- Exercise aim
Of the entries below, return exactly those lines that fall between the one containing "United States, site archbold_FL-19." and the one containing "A: Bos taurus (domestic cow).", the two end lines included.

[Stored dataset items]
**********

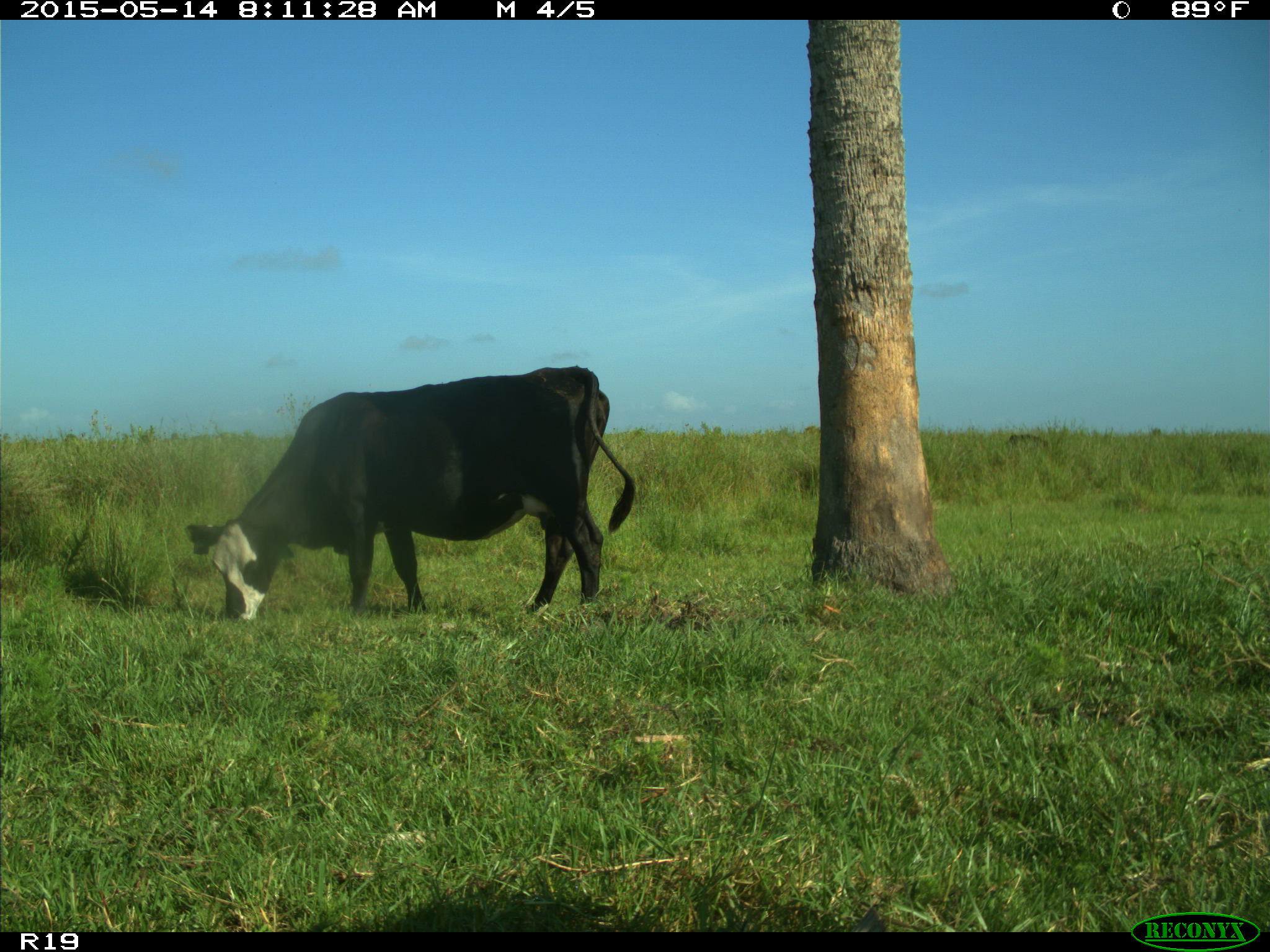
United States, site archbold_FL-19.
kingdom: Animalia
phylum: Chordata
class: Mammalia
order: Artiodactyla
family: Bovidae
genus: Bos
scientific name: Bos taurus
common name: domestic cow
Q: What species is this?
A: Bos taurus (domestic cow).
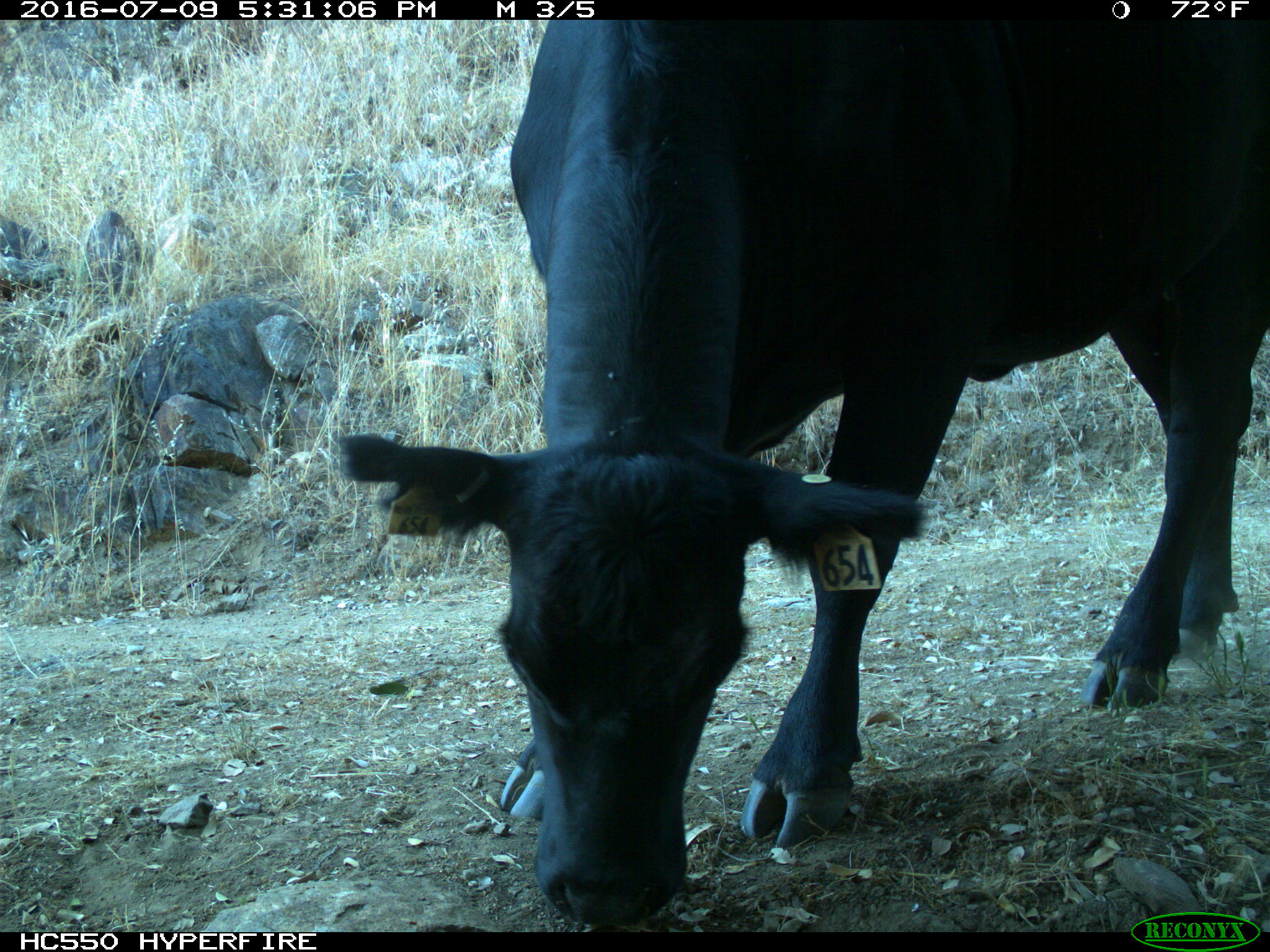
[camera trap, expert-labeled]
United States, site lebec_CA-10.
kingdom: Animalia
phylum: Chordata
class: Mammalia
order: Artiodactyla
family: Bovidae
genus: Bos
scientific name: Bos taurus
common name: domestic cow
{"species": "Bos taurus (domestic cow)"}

**********

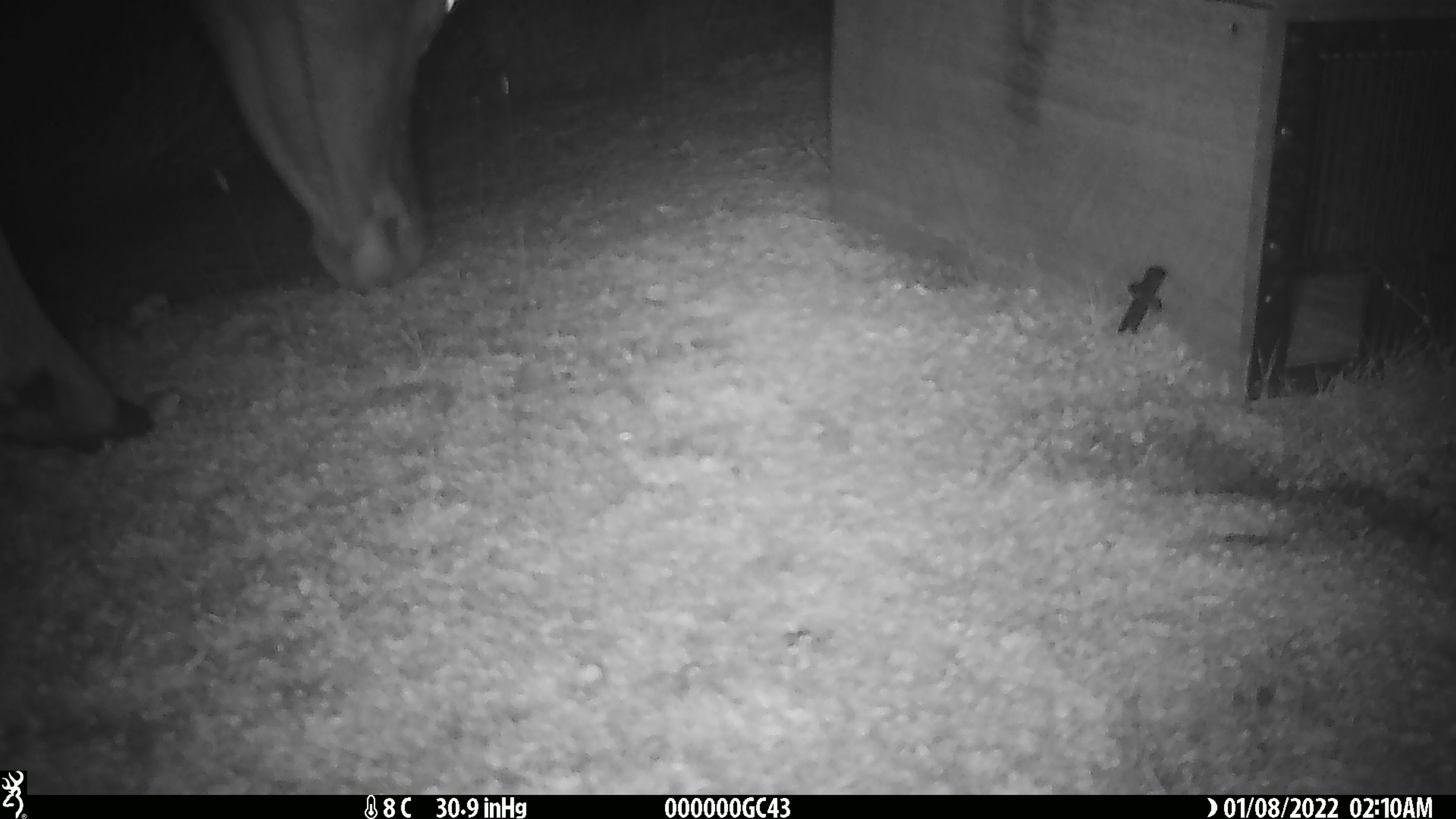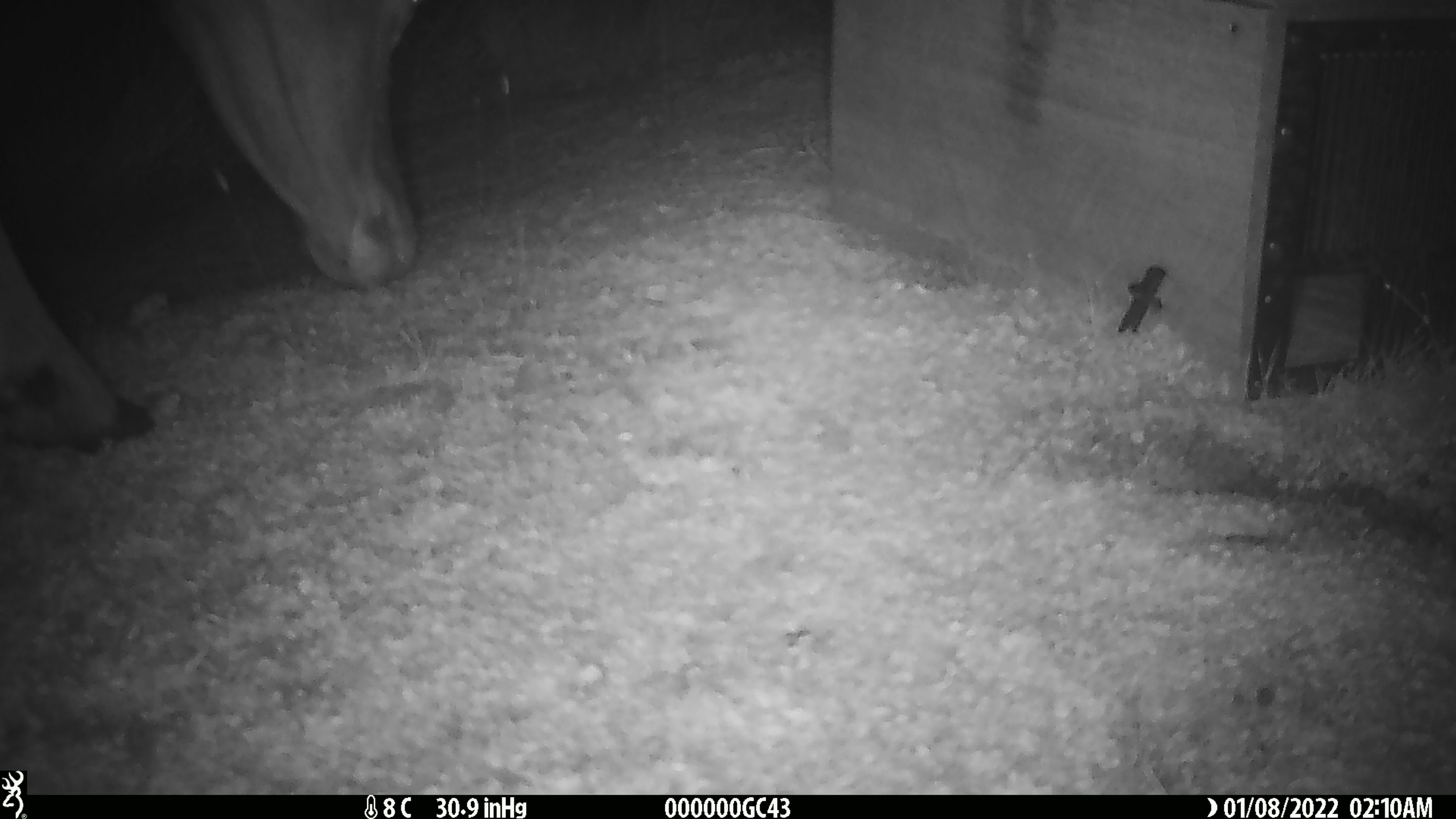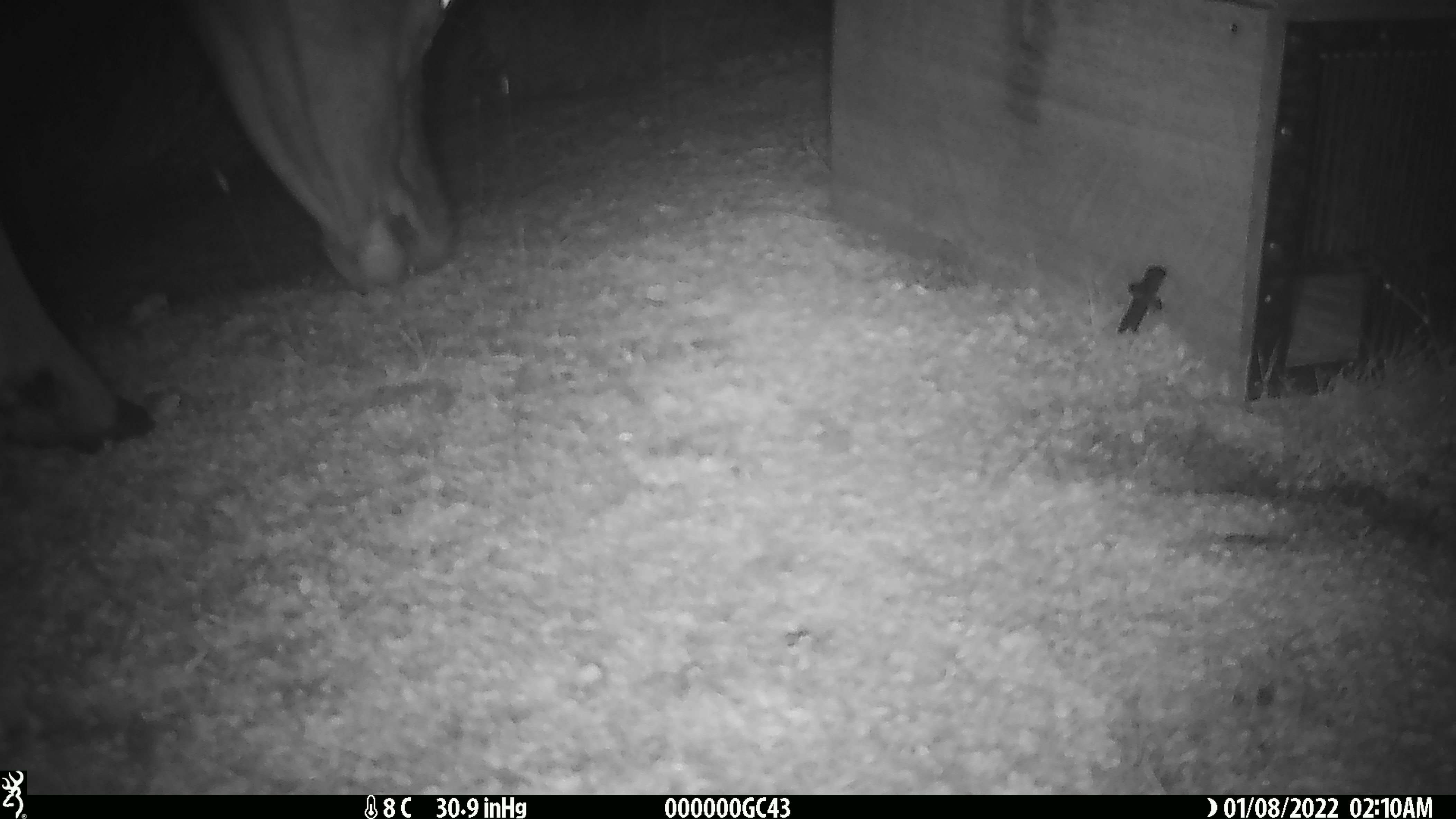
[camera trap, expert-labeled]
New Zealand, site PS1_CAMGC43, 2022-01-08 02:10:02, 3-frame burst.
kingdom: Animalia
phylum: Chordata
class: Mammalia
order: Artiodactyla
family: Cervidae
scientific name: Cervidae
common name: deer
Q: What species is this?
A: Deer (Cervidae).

**********

- Answer area
United States, site archbold_FL-19.
kingdom: Animalia
phylum: Chordata
class: Mammalia
order: Artiodactyla
family: Bovidae
genus: Bos
scientific name: Bos taurus
common name: domestic cow
Q: What species is this?
A: Bos taurus (domestic cow).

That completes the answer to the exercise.